Epeydir unuttuğunuz bir türkünun, birden dilinizin ucuna gelivermesi gibi bir şeydir. Çok gitmek istediğiniz bir konser için, karaborsadan bilet almaktır da diyebiliriz.
Sabah uyanıp gözlerinizi açtıktan sonra, bir süre daha yataktan kalkmayıp, her şeye boş vererek biraz daha kalmaktır yatağın sıcaklığında.
Gezi, sahilde çıplak ayakla yürümektir ya da balkonda otururken tepenizde sallanan asmanın ucundan bir salkım üzüm koparmaktır.
Uzun ve yerli bir yaz gününün sonunda, koşarak denize girmek gibidir yani.
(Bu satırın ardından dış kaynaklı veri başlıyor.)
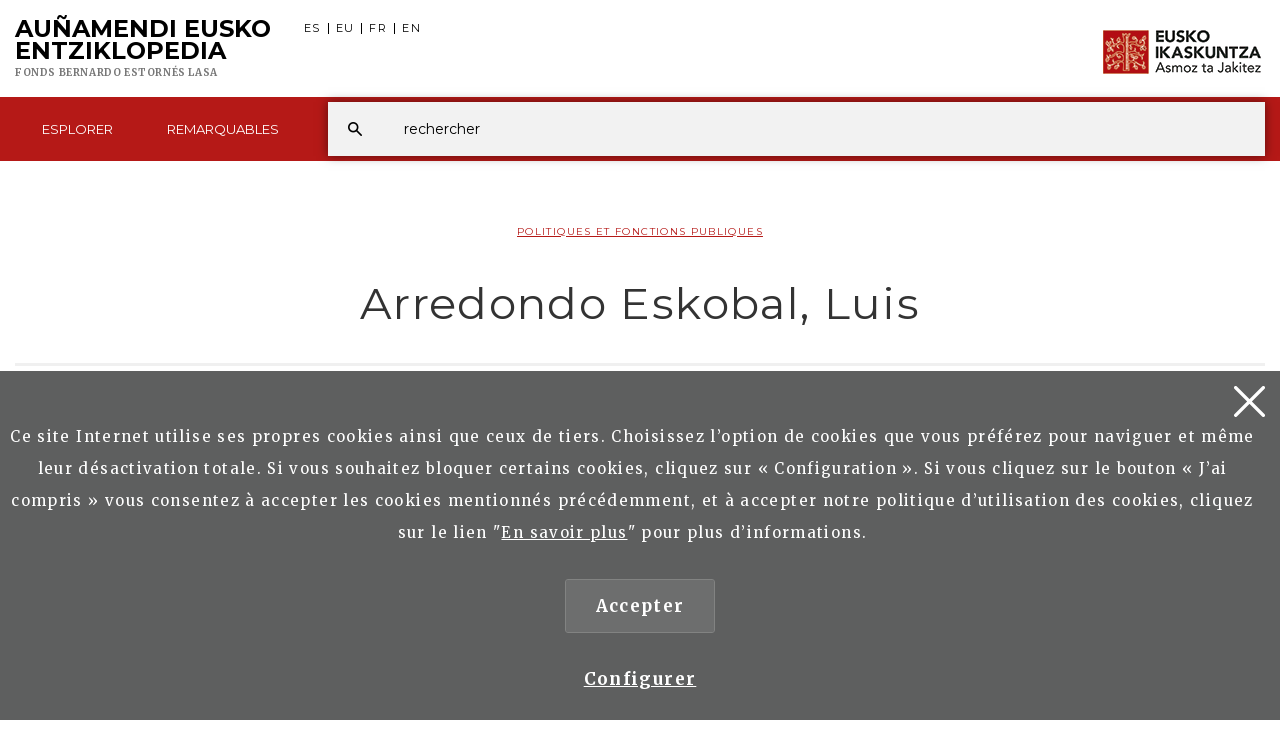

--- FILE ---
content_type: image/svg+xml
request_url: https://aunamendi.eusko-ikaskuntza.eus/img/icon-flickr.svg
body_size: 631
content:
<svg xmlns="http://www.w3.org/2000/svg" xmlns:xlink="http://www.w3.org/1999/xlink" width="22" height="11.87" viewBox="0 0 22 11.87">
  <defs>
    <style>
      .cls-1 {
        fill: #fff;
        fill-rule: evenodd;
        filter: url(#filter);
      }
    </style>
    <filter id="filter" x="389" y="5275.13" width="22" height="11.87" filterUnits="userSpaceOnUse">
      <feOffset result="offset" dx="0.707" dy="0.707" in="SourceAlpha"/>
      <feGaussianBlur result="blur" stdDeviation="1.414"/>
      <feFlood result="flood" flood-opacity="0.1"/>
      <feComposite result="composite" operator="in" in2="blur"/>
      <feBlend result="blend" in="SourceGraphic"/>
    </filter>
  </defs>
  <path id="Flickr_icon" data-name="Flickr icon" class="cls-1" d="M403.674,5275.13a4.27,4.27,0,1,1-4.328,4.27A4.3,4.3,0,0,1,403.674,5275.13Zm-10.367,0a4.27,4.27,0,1,1-4.314,4.27A4.291,4.291,0,0,1,393.307,5275.13Z" transform="translate(-389 -5275.13)"/>
</svg>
Nasıl söylesem, şöyle bir örnek de verebilirim: Gezi, çocukların canının erik istemesidir.
Insanın yaptığı işin sonunda başına geleceklerin bilincinde olması kendine saygı duymasından başka bir şey değilmiş meğer. Kendine saygısı olmayanın hiçbir şeye saygısı olmazmış, artık sadece bunu biliyorum.